EXERCISE MATERIAL>
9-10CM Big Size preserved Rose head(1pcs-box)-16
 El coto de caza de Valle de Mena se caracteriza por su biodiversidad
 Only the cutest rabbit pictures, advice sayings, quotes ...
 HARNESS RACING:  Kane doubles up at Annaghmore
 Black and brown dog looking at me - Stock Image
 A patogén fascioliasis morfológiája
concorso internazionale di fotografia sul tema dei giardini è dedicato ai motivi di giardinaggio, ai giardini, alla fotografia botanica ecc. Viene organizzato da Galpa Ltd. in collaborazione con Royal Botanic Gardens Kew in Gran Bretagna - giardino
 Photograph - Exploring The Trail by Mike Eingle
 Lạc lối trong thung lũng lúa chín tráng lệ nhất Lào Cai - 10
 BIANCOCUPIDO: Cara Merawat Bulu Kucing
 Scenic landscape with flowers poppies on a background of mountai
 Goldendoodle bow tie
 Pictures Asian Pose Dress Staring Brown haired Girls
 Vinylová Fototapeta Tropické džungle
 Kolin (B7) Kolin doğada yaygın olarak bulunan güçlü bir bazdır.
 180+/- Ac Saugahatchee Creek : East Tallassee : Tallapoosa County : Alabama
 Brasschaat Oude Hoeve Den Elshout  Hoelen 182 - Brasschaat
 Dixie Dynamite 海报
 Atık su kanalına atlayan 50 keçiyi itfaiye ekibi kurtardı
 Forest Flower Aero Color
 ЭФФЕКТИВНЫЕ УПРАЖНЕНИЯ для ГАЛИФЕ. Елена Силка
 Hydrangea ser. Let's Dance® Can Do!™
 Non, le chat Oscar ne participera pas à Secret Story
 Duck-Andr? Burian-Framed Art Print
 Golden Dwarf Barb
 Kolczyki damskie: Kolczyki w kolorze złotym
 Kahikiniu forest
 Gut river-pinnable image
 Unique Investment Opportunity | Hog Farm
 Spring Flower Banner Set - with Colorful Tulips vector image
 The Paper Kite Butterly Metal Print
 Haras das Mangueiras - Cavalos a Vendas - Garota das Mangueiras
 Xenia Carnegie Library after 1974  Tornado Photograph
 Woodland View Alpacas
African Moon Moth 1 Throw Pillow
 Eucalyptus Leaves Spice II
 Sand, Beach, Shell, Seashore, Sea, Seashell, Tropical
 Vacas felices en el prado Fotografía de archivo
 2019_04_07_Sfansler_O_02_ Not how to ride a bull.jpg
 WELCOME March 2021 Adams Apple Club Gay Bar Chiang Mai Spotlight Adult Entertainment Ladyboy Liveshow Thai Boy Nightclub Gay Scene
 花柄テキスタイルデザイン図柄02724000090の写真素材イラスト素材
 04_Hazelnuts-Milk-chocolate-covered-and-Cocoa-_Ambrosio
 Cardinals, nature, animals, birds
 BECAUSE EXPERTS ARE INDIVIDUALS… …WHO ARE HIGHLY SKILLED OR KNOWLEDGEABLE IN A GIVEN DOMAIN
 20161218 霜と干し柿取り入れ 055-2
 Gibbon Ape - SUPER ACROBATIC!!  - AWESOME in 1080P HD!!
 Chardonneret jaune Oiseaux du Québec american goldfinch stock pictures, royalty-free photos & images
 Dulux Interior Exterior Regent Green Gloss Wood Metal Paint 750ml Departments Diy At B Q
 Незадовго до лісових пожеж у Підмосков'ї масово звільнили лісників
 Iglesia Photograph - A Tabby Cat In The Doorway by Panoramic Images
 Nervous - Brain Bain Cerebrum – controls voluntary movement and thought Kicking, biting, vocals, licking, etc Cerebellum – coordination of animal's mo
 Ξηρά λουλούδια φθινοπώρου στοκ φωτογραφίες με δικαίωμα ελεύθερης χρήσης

GOAL OF THE EXERCISE> Set the lines down exactly as they stand, beginning at the one that contains "Kahikiniu forest" and stopping after the last line of the entries above.

ANSWER BELOW>
 Kahikiniu forest
 Gut river-pinnable image
 Unique Investment Opportunity | Hog Farm
 Spring Flower Banner Set - with Colorful Tulips vector image
 The Paper Kite Butterly Metal Print
 Haras das Mangueiras - Cavalos a Vendas - Garota das Mangueiras
 Xenia Carnegie Library after 1974  Tornado Photograph
 Woodland View Alpacas
African Moon Moth 1 Throw Pillow
 Eucalyptus Leaves Spice II
 Sand, Beach, Shell, Seashore, Sea, Seashell, Tropical
 Vacas felices en el prado Fotografía de archivo
 2019_04_07_Sfansler_O_02_ Not how to ride a bull.jpg
 WELCOME March 2021 Adams Apple Club Gay Bar Chiang Mai Spotlight Adult Entertainment Ladyboy Liveshow Thai Boy Nightclub Gay Scene
 花柄テキスタイルデザイン図柄02724000090の写真素材イラスト素材
 04_Hazelnuts-Milk-chocolate-covered-and-Cocoa-_Ambrosio
 Cardinals, nature, animals, birds
 BECAUSE EXPERTS ARE INDIVIDUALS… …WHO ARE HIGHLY SKILLED OR KNOWLEDGEABLE IN A GIVEN DOMAIN
 20161218 霜と干し柿取り入れ 055-2
 Gibbon Ape - SUPER ACROBATIC!!  - AWESOME in 1080P HD!!
 Chardonneret jaune Oiseaux du Québec american goldfinch stock pictures, royalty-free photos & images
 Dulux Interior Exterior Regent Green Gloss Wood Metal Paint 750ml Departments Diy At B Q
 Незадовго до лісових пожеж у Підмосков'ї масово звільнили лісників
 Iglesia Photograph - A Tabby Cat In The Doorway by Panoramic Images
 Nervous - Brain Bain Cerebrum – controls voluntary movement and thought Kicking, biting, vocals, licking, etc Cerebellum – coordination of animal's mo
 Ξηρά λουλούδια φθινοπώρου στοκ φωτογραφίες με δικαίωμα ελεύθερης χρήσης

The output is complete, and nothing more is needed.